Her eyes were red-rimmed, raccoon smudges beneath. “Why?”
“I have something for you.”
She stared some more, then shrugged. “Okay.” The bare minimum of politeness, nothing more. She pushed open the screen door.
Nick entered a small, dark foyer that smelled of mildew and damp carpeting. Mail lay in heaps on a trestle table. There were a few homey touches — a painting in an ornate gold frame, a bad seascape, looked like a reproduction. A vase of dried flowers. A lamp with a fringed shade. A sampler in a severe black frame, done in needlepoint or whatever, that said LET ME LIVE IN THE HOUSE BY THE SIDE OF THE ROAD AND BE A FRIEND TO MAN, over a stitched image of a house that looked a good deal nicer than the one it hung in. It seemed as if nothing had been moved, or dusted, in a decade. He caught a glimpse of a small kitchen, a big old white round-shouldered refrigerator.
She backed up a few steps, standing in a cone of light from a torchere. “What’s this all about?”
Nick produced the envelope from his jacket pocket and handed it to her. She took it, gave a puzzled look, examined the envelope as if she’d never seen one before. Then she slid out the pale blue check. When she saw the amount, she betrayed no surprise, no reaction at all. “I don’t get it.”
“The least we can do,” Nick said.
“What’s it for?”
“The severance pay your father should have gotten.”

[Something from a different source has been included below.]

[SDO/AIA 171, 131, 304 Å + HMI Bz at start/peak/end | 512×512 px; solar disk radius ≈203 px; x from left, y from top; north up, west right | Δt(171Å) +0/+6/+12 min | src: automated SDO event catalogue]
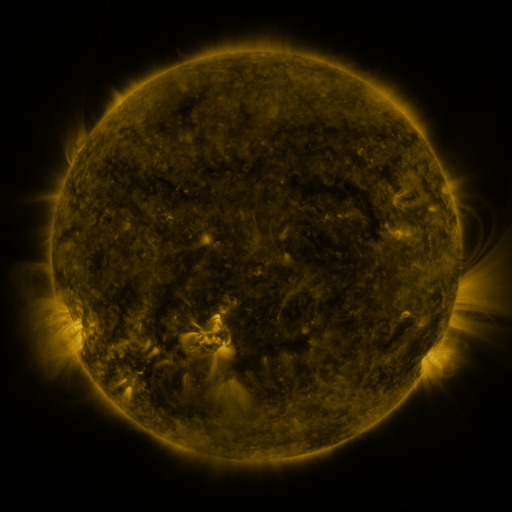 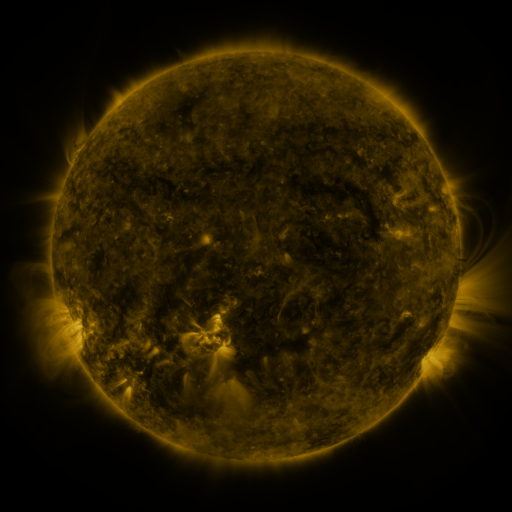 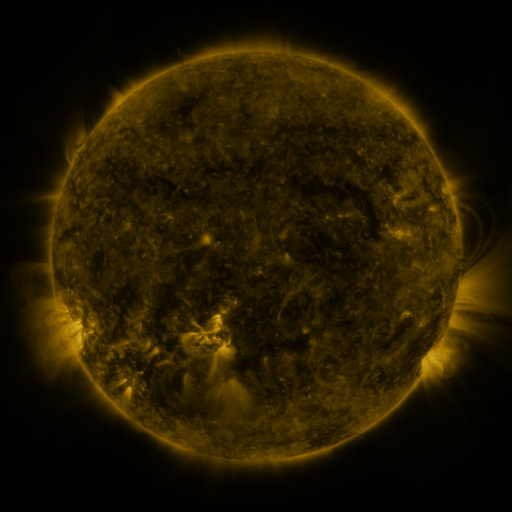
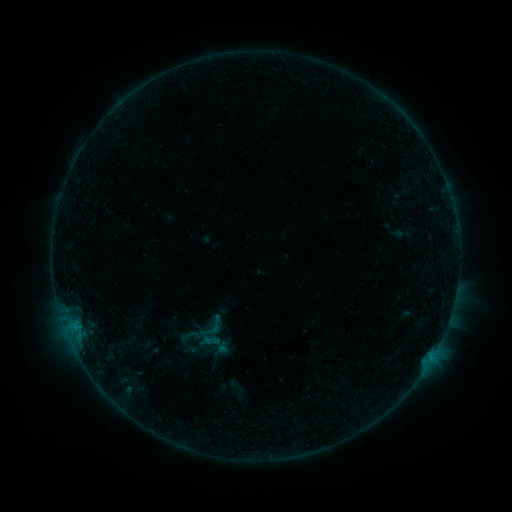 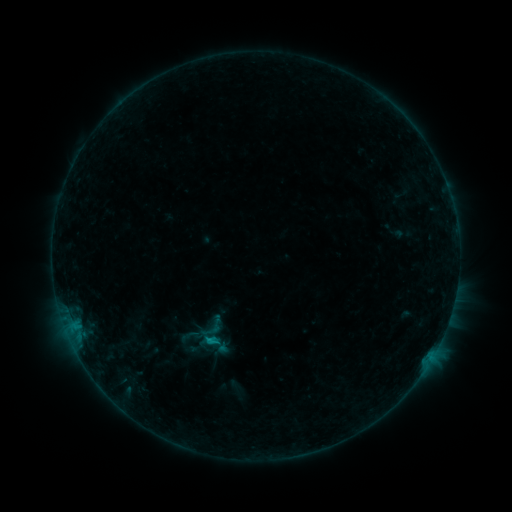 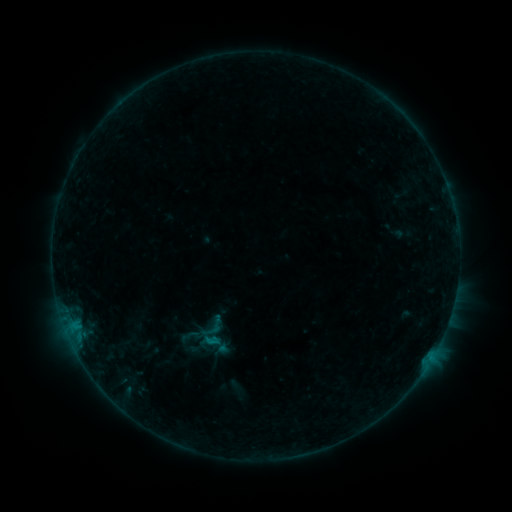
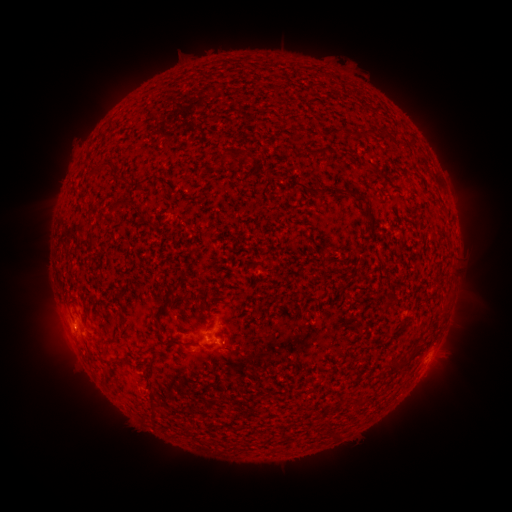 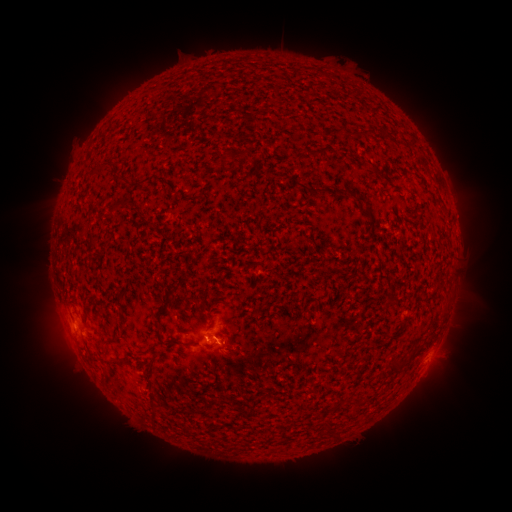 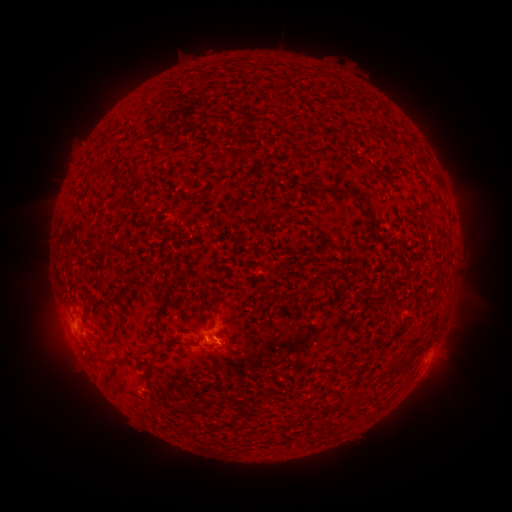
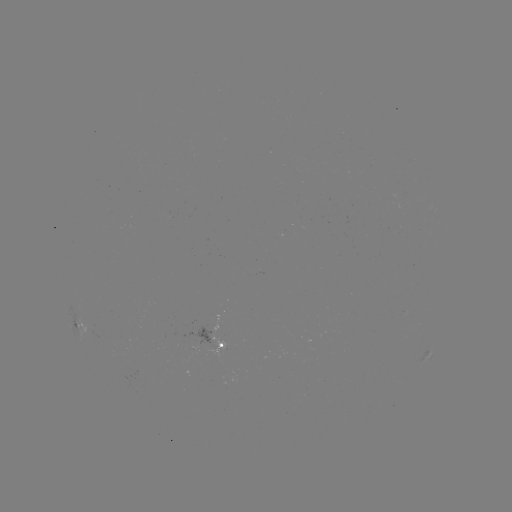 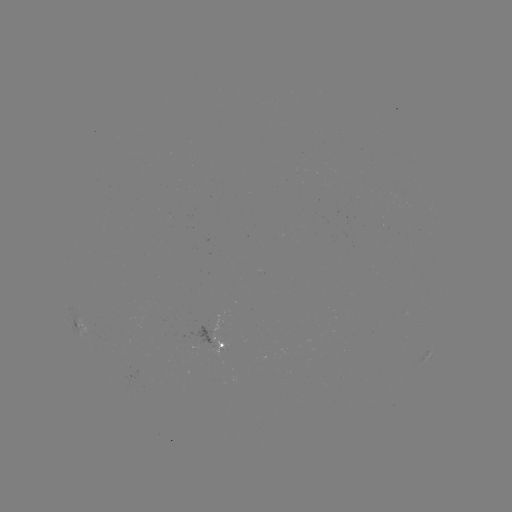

Realization dawned in her eyes. “My dad quit.”
“He was a troubled man.”
She flashed a smile, bright white teeth, that in another context would have been sexy. Now it seemed just unsettling. “This is so interesting,” she said. Her voice was velvety smooth, pleasingly deep. There was something about her mouth, the way it curled up at the ends even when she wasn’t smiling, giving her a kind of knowing look.
“Hmm?”
“This,” she said.
“The check? I don’t understand.”
“No. You. What you’re doing here.”
“Oh?”
“It’s like you’re making a payoff.”
“A payoff? No. Your father should have been counseled better at his outplacement interview. We shouldn’t have let him walk out without the same severance package everyone else got, whether he quit or not. He was angry, and rightly so. But he was a longtime employee who deserved better than that.”